Example usage (for a user inside the Mat3ra.com CLI):
mkdir mlff-h2o && cd mlff-h2o
cp -r ~/job_script_templates/deepmd/train_mlff_qe-cp-traj .
cd train_mlff_qe-cp-traj
sh run.sh
Then, we can check the status of the job using qstat
command. Read more about the command-line jobs in the documentation. Note that although 4 jobs are submitted, only one job is running at a time. The other jobs are in the queue waiting for the previous job in the sequence to finish.
qstat
Job ID Name User Time Use S Queue
------------------------- ---------------- --------------- -------- - -----
94883.master-production-20160 ...-MLFF-step_01 timur 00:00:01 R D
94884.master-production-20160 ...-MLFF-step_02 timur 0 H D
94885.master-production-20160 ...-MLFF-step_03 timur 0 H D
94886.master-production-20160 ...-MLFF-step_04 timur 0 H D
The output directories can then be monitored with
watch -n 5 ls -tlhra */output/
Note
To have examples that can be run rather quickly, the setup is such that the model in question is trained with a small amount of data for a short period of time. Consequently, the accuracy of the resulting model is low as intended.
Important notes:
- We isolate each step to the corresponding folder starting with
step_
prefix, e.g. `step_01_generate_dft_data. This way we can run each step independently. - Each subsequent step depends on the previous step. For example,
step_02_preprocess_dft_data
depends onstep_01_generate_dft_data
and so on. The content of the output folder of the previous step is used as the input for the next step by linking the files. See ./step_02_preprocess_dft_data/job.pbs for an example. - We use the Folder Structure with "input", "output", and "output-reference" folders for each step.
- Each step has a
job.pbs
file that can be submitted to the queue independently, assuming the previous step has been completed. - There is a top-level run.sh script that runs all steps in sequence. The job.pbs file in the top-level folder can be submitted to the queue to run all steps in sequence using
run.sh
. - In order to introduce modifications, one can also edit settings.sh file in the top-level folder.

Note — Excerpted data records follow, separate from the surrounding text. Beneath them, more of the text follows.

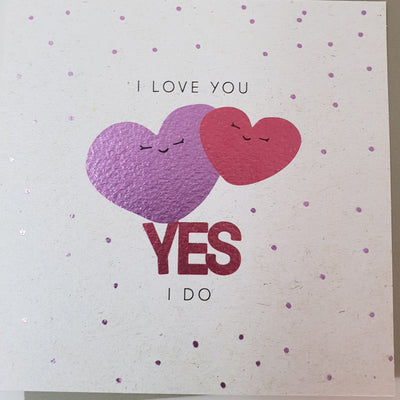 'I Love You Yes I Do' Greetings card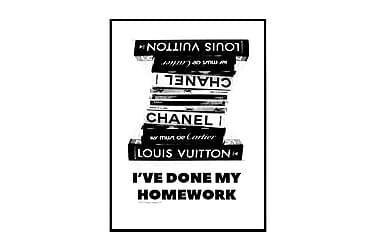 Poster Homework poster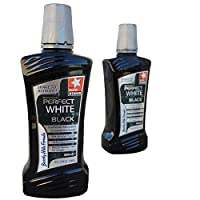 Beverly Hills Formula Perfect White Black Alcohol Free Mouthwash, 500 ml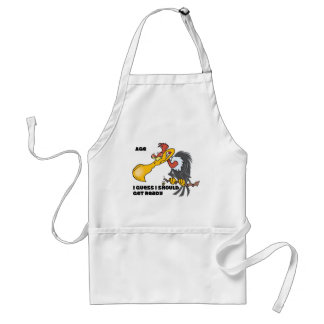 Personalize Age with Buzzard Standard Apron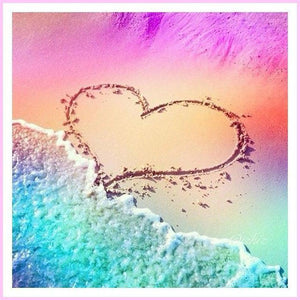 Drawn Together on the Beach-Diamond Painting Kit USPS-30x30cm (12x12 in)-Square-Heartful Diamonds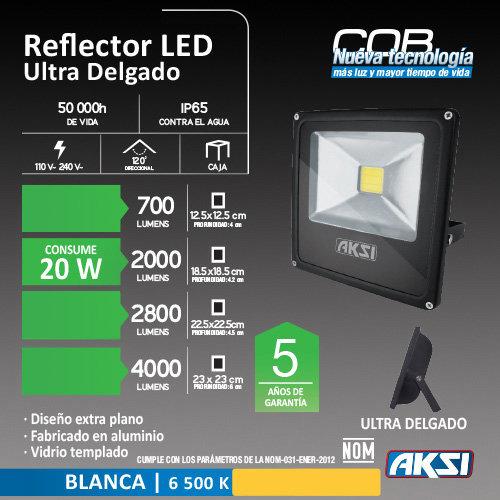 Reflector de LED AKSI 20W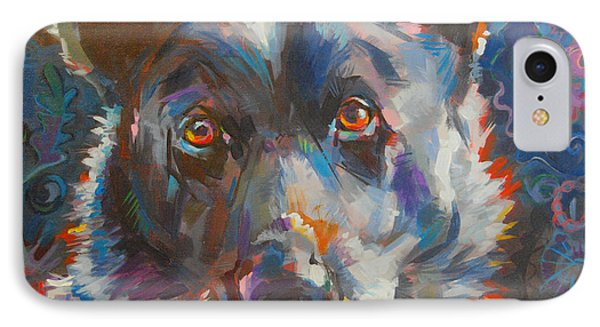 Blue Heeler IPhone Case by Kimberly Santini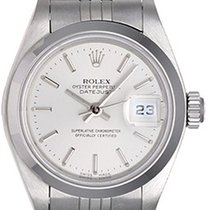 Rolex Ladies Date Watch Stainless Steel 79160 Silver Dial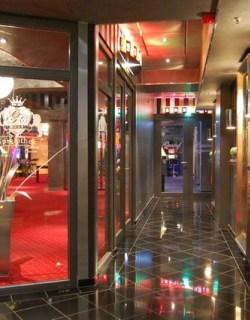 Palace casino promotions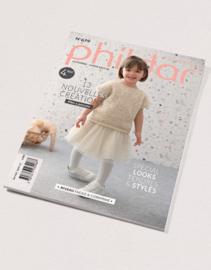 Phildar | nr. 679
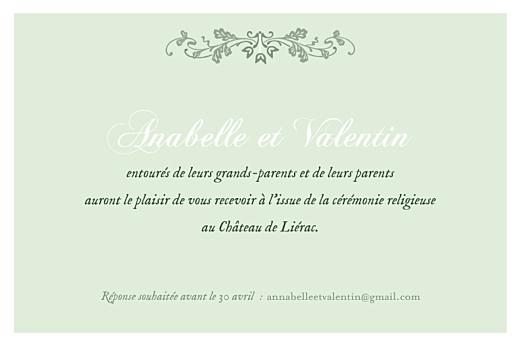 Carton d'invitation mariage Charme vert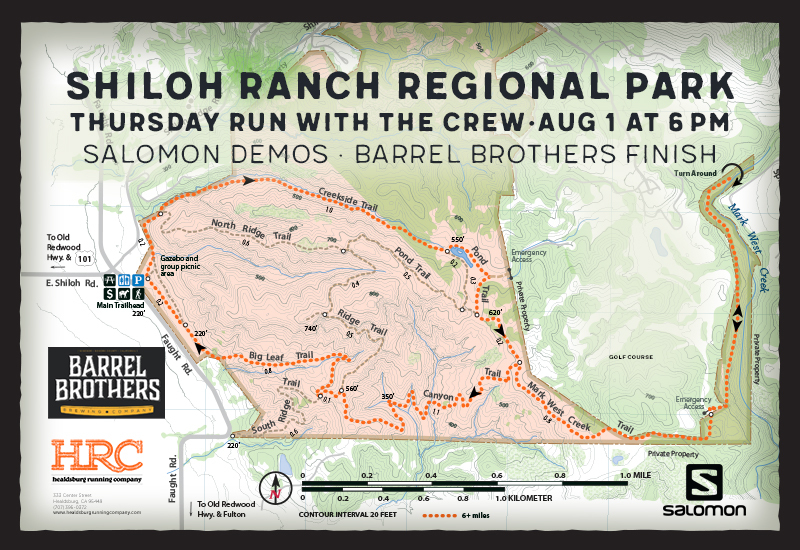 shiloh ranch barrel bro aug 2019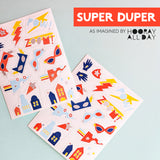 Edible Stickers- Super Duper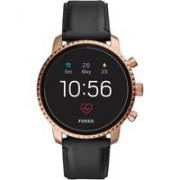 Fossil Q Explorist smartwatch FTW4017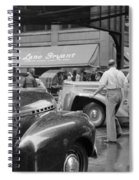 Chicago Traffic, 1941 Spiral Notebook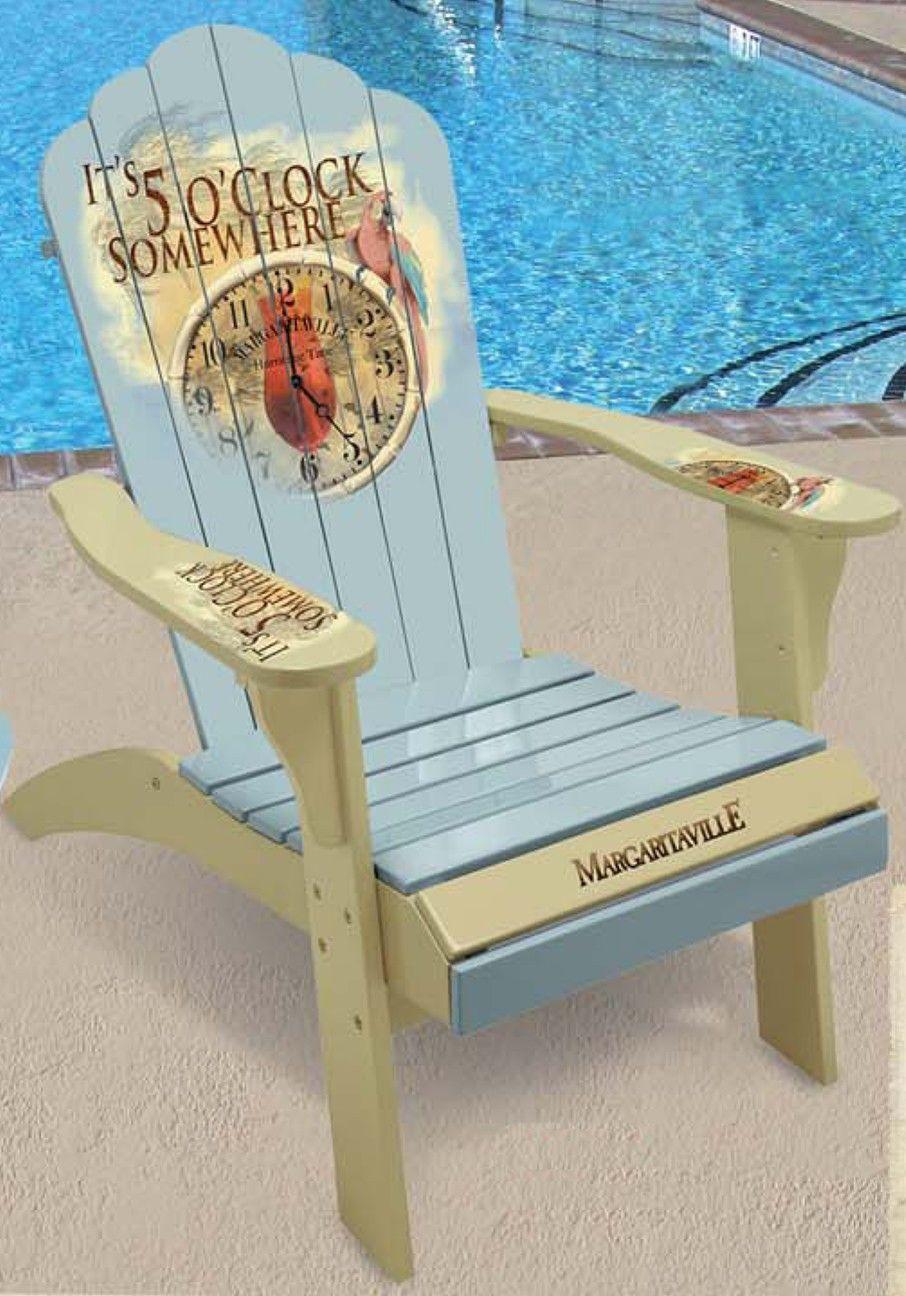 Adirondack chair beach - Margaritaville Painted 5 O Clock Time Piece Adirondack Chair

Perform ab-initio molecular dynamics calculation using Quantum ESPRESSO cp.x
program. For input files see under espresso/cp.x
. We can run the calculation by using Car-Parrinello molecular dynamics with Quantum Espresso similar to example from Ref 3.
Note
We have set prefix "generate_dft_data" to be the same as the base input filename "generate_dft_data.in". This way we get the same base file names ({prefix}.???
) for other output files. When loading data using DeepMD dpdata
tool, it expects the base names for various input files to be the same.
Next we invoke a python script to transform the output of a
Car-Parrinello molecular dynamics run using Quantum Espresso into the input
format used by DeePMD-Kit. The data are saved under model_training/data
. We divide dataset into two parts: 80 percent of the frames for training and
20 percent of the frames for validation.
The training script trains a model on the water data prepared in the previous
step and then freezes that model for production. The job must be submitted from
the same directory as the model_training/job.pbs
file. The frozen model is
saved to file model_training/results/graph.pb
.
The molecular dynamics script takes the graph.pb
file produced by the training
example and carries out a prospective simulation using LAMMPS. As above the job
must be submitted from the same directory as the molecular_dynamics/job.pbs
file.
We can use the DeePMD python interface for model inference, for example, we can evaluate the energy of each frame in the LAMMPS trajectory.
import dpdata
data = dpdata.System('structure.dump', fmt="lammps/dump", type_map=["O", "H"])
d_predict = data.predict(dp="../model_training/results/graph.pb")
print(d_predict["energies"])
We can also use the DeePMD python interface for invoking the Atomistic Simulations Environment (ASE) as explained in 2).
from ase import Atoms
from deepmd.calculator import DP
water = Atoms('H2O',
positions=[(0.7601, 1.9270, 1),
(1.9575, 1, 1),
(1., 1., 1.)],
cell=[100, 100, 100],
calculator=DP(model="frozen_model.pb"))
print(water.get_potential_energy())
print(water.get_forces())
Optimization can be performed as:
from ase.optimize import BFGS
dyn = BFGS(water)
dyn.run(fmax=1e-6)
print(water.get_positions())